Oct. 10, 2006

Thelonious Monk

by Stephen Dobyns

Listen (RealAudio) | How to listen

Poem: "Thelonious Monk" by Stephen Dobyns from Common Carnage. © Penguin Poets. Reprinted with permission. (buy now)

Thelonious Monk

A record store on Wabash was where
I bought my first album. I was a freshman
in college and played the record in my room

over and over. I was caught by how he took
the musical phrase and seemed to find a new
way out, the next note was never the note

you thought would turn up and yet seemed
correct. Surprise in 'Round Midnight
or Sweet and Lovely. I bought the album

for Mulligan but stayed for Monk. I was
eighteen and between my present and future
was a wall so big that not even sunlight

crossed over. I felt surrounded by all
I couldn't do, as if my hopes to write,
to love, to have children, even to exist

with slight contentment were like ghosts
with the faces found on Japanese masks:
sheer mockery! I would sit on the carpet

and listen to Monk twist the scale into kinks
and curlicues. The gooseneck lamp on my desk
had a blue bulb which I thought artistic and

tinted the stacks of unread books: if Thomas
Mann depressed me, Freud depressed me more.
It seemed that Monk played with sticks attached

to his fingertips as he careened through the tune,
counting unlike any metronome. He was exotic,
his playing was hypnotic. I wish I could say

that hearing him, I grabbed my pack and soldiered
forward. Not quite. It was the surprise I liked,
the discordance and fretful change of beat,

as in Straight No Chaser, where he hammers together
a papier-mâché skyscraper, then pops seagulls
with golf balls. Racket, racket, but all of it.

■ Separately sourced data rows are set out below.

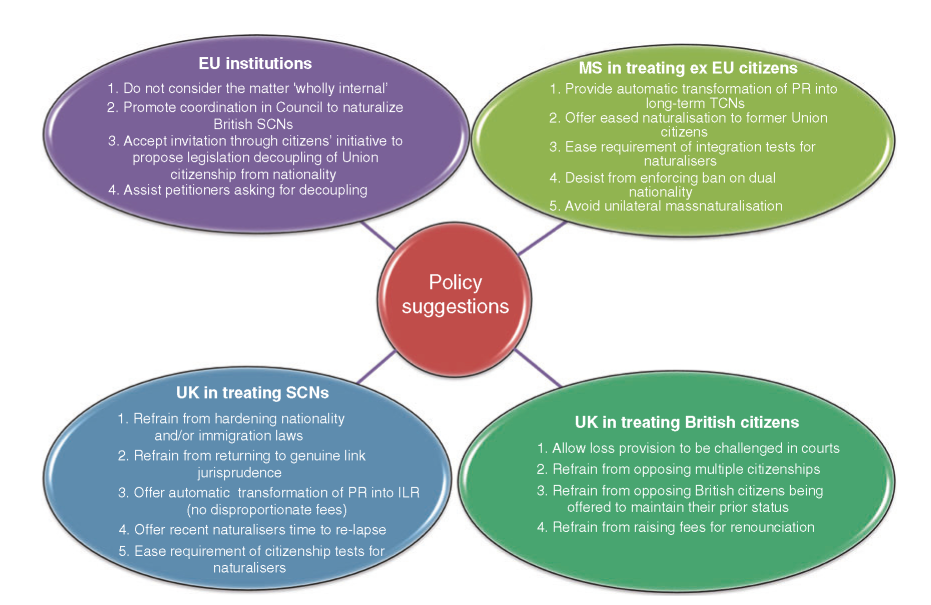Policy suggestions for EU institutions in treating Union citizenship after Brexit, for Member states
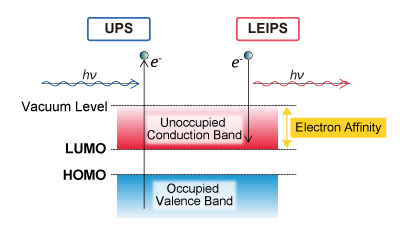 Figure 1. UPS and LEIPS energy diagram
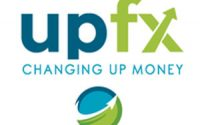Universal Partners FX hours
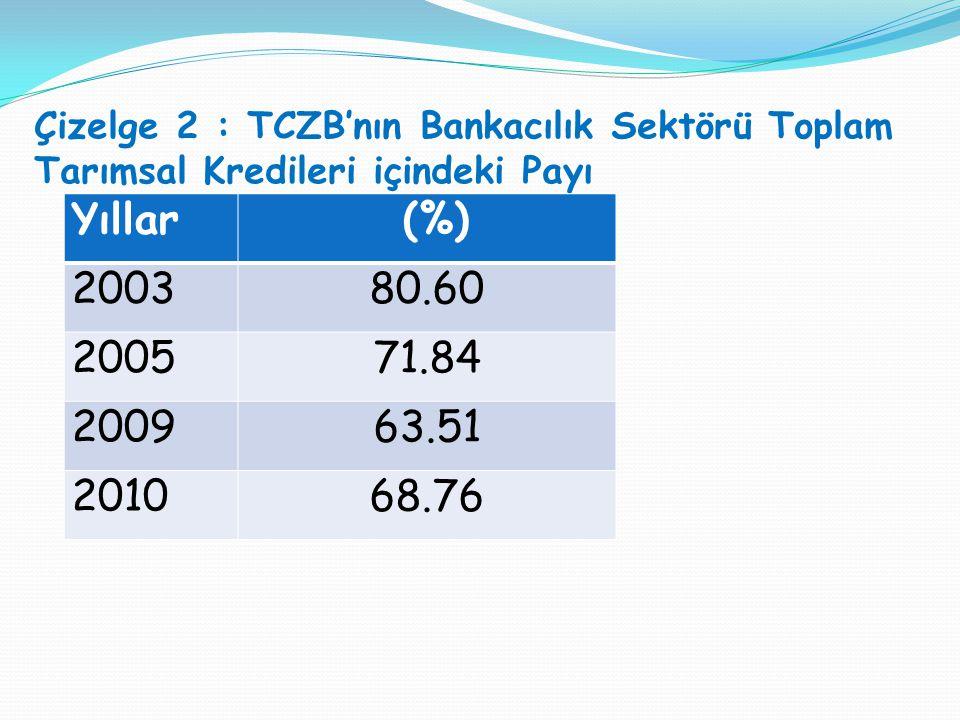 Çizelge 2 : TCZB'nın Bankacılık Sektörü Toplam Tarımsal Kredileri içindeki Payı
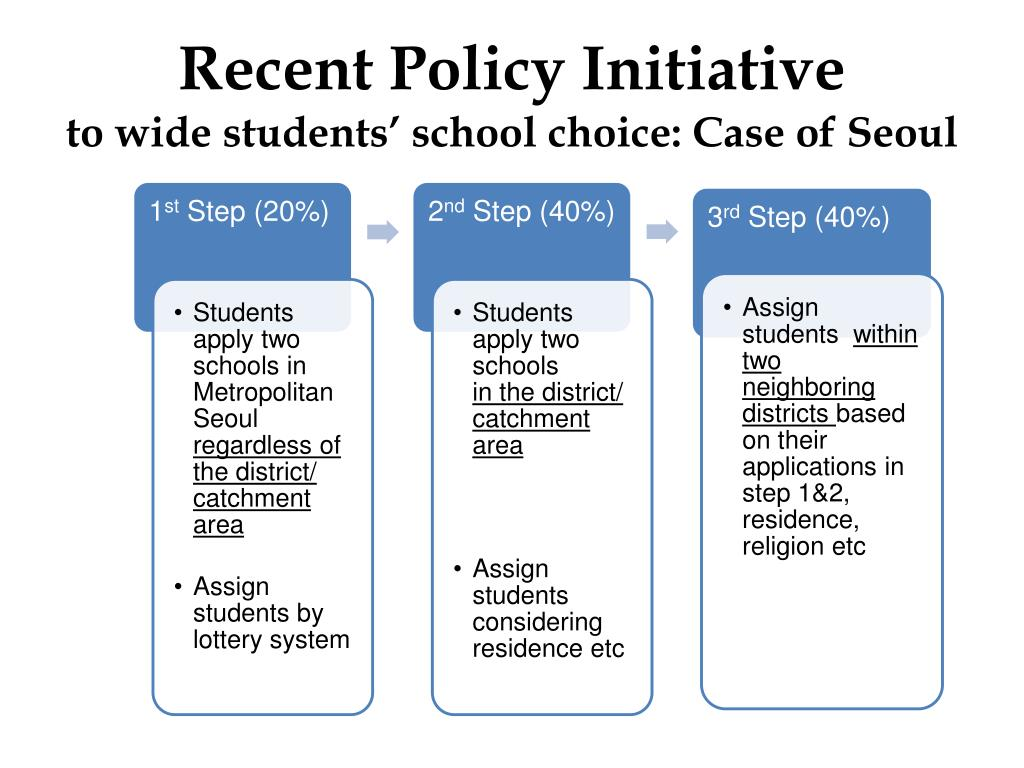 school choice initiative essay A selection of free health essay questions which critically discuss the diet in the uk student secondary school illness or condition of your choice.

music. What Monk banged out was the conviction
of innumerable directions. Years later
I felt he's been blueprint, map and education:

no streets, we bushwhacked through the underbrush;
not timid, why open your mouth if not to shout?
not scared, the only road lay straight in front;

not polite, the notes themselves were sneak attacks;
not quiet—look, can't you see the sky will soon
collapse and we must keep dancing till it cracks?

                                             for Michael Thomas

Literary and Historical Notes:

It's the birthday of Giuseppe Verdi, (works by this author) born in a village in Parma, Italy (1813). His parents owned a tavern and were not very well-off. But his father recognized musical talent in Giuseppe and bought him a spinet (an upright harpsichord), which he kept for the rest of his life.

By the age of 12, Verdi was the organist for his church. He started playing for other churches farther away from home, and then he went off to music school. He lived in the town of Busseto, and boarded with a wealthy grocer who liked Verdi and wanted to support him, and whose daughter Verdi ended up marrying. When Verdi went for the position of maestro di musica in Busseto, a scandal erupted. One faction supported Verdi and the other, headed by the clergy and the local bishop, were rooting for his rival—a more traditional, conservative, and older musician. The town was in such discord over the matter that they completely banned music in church until the question was solved.

Eventually, they compromised and made Verdi the maestro for secular music and his rival the leader for church music. Verdi wrote marches, overtures, and other pieces for the Busseto Philharmonic Society and the town marching band. But then he set his sights elsewhere and got an opera, Oberto, performed at La Scala, the most important theater in Italy, in 1839. It was a modest success.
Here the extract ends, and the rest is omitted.